#### WORK INSTRUCTION
Starting at the line that contains "Not Responsible Raccoon", write out each line exactly through the last one in the material below, and nothing more; omit all pictures.

#### SUPPLIED RECORDS
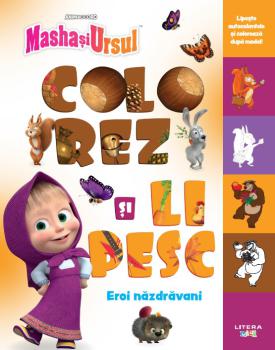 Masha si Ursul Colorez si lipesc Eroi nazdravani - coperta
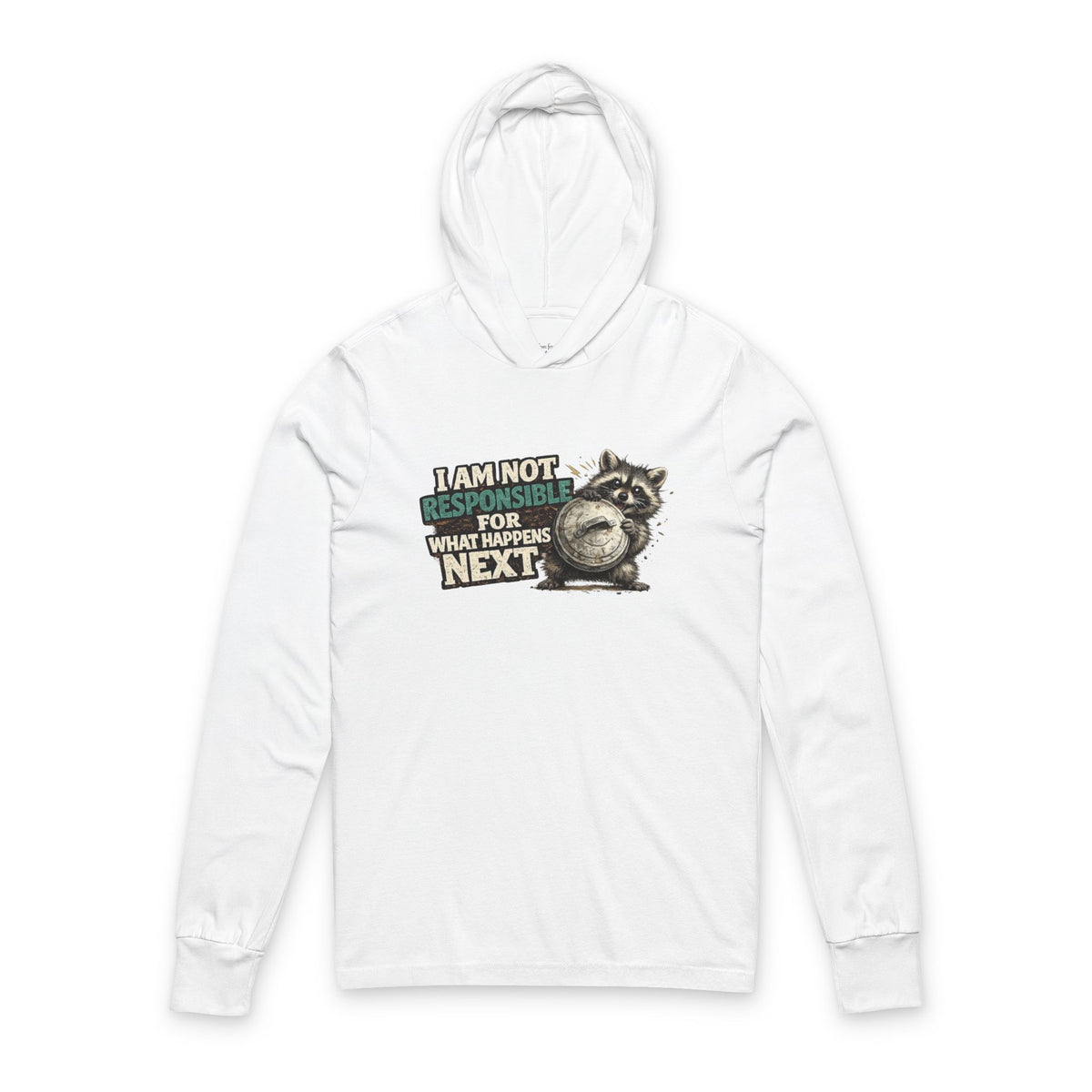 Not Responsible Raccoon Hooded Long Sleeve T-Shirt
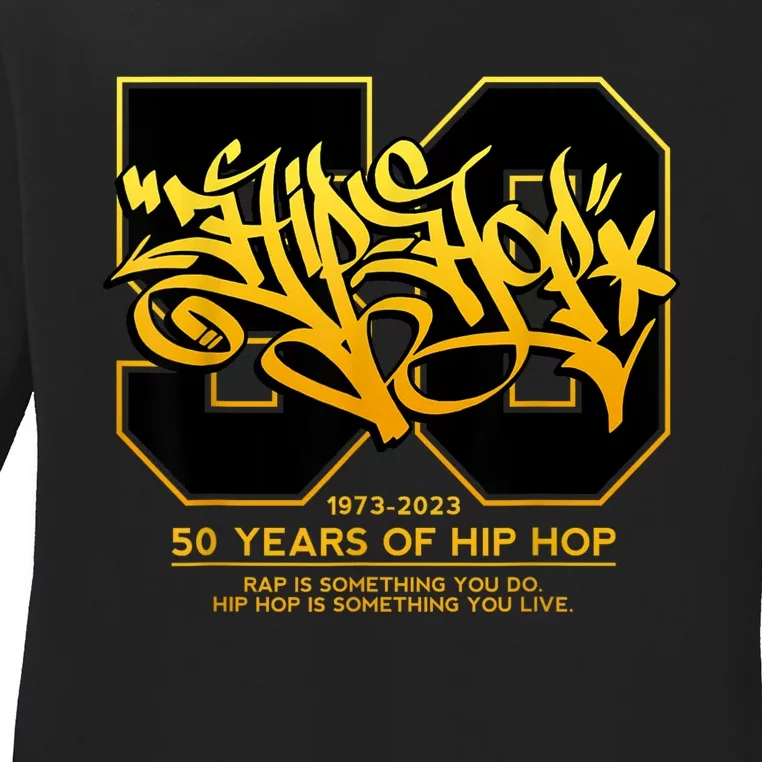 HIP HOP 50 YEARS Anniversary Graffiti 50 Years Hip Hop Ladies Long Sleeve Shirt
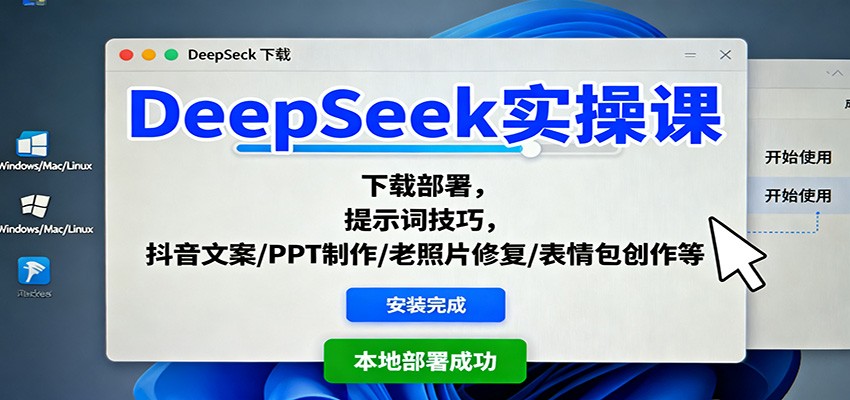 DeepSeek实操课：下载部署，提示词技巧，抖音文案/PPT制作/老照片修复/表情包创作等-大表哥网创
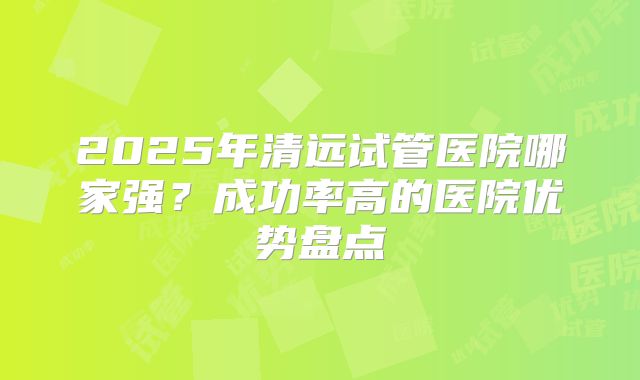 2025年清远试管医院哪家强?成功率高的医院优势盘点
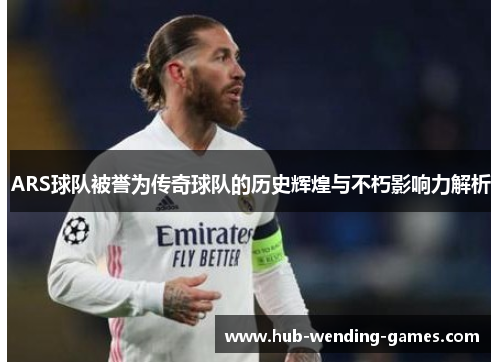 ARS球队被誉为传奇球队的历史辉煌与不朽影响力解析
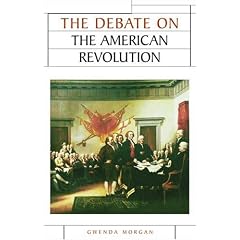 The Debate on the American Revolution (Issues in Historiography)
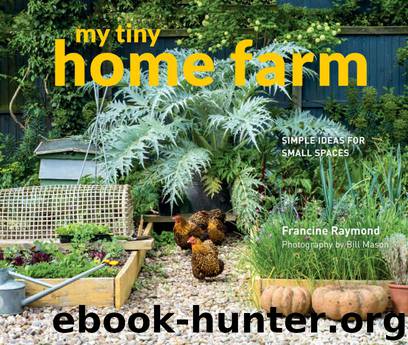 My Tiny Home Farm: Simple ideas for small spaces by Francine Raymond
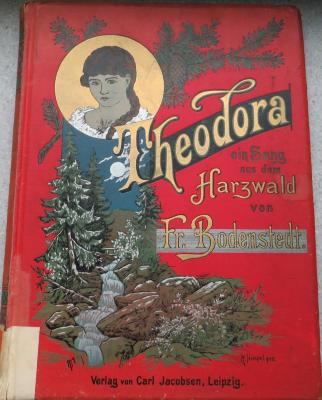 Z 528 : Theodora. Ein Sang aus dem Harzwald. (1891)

#### ANSWER TO THIS PROBLEM
 Not Responsible Raccoon Hooded Long Sleeve T-Shirt
 HIP HOP 50 YEARS Anniversary Graffiti 50 Years Hip Hop Ladies Long Sleeve Shirt
 DeepSeek实操课：下载部署，提示词技巧，抖音文案/PPT制作/老照片修复/表情包创作等-大表哥网创
 2025年清远试管医院哪家强?成功率高的医院优势盘点
 ARS球队被誉为传奇球队的历史辉煌与不朽影响力解析
 The Debate on the American Revolution (Issues in Historiography)
 My Tiny Home Farm: Simple ideas for small spaces by Francine Raymond
 Z 528 : Theodora. Ein Sang aus dem Harzwald. (1891)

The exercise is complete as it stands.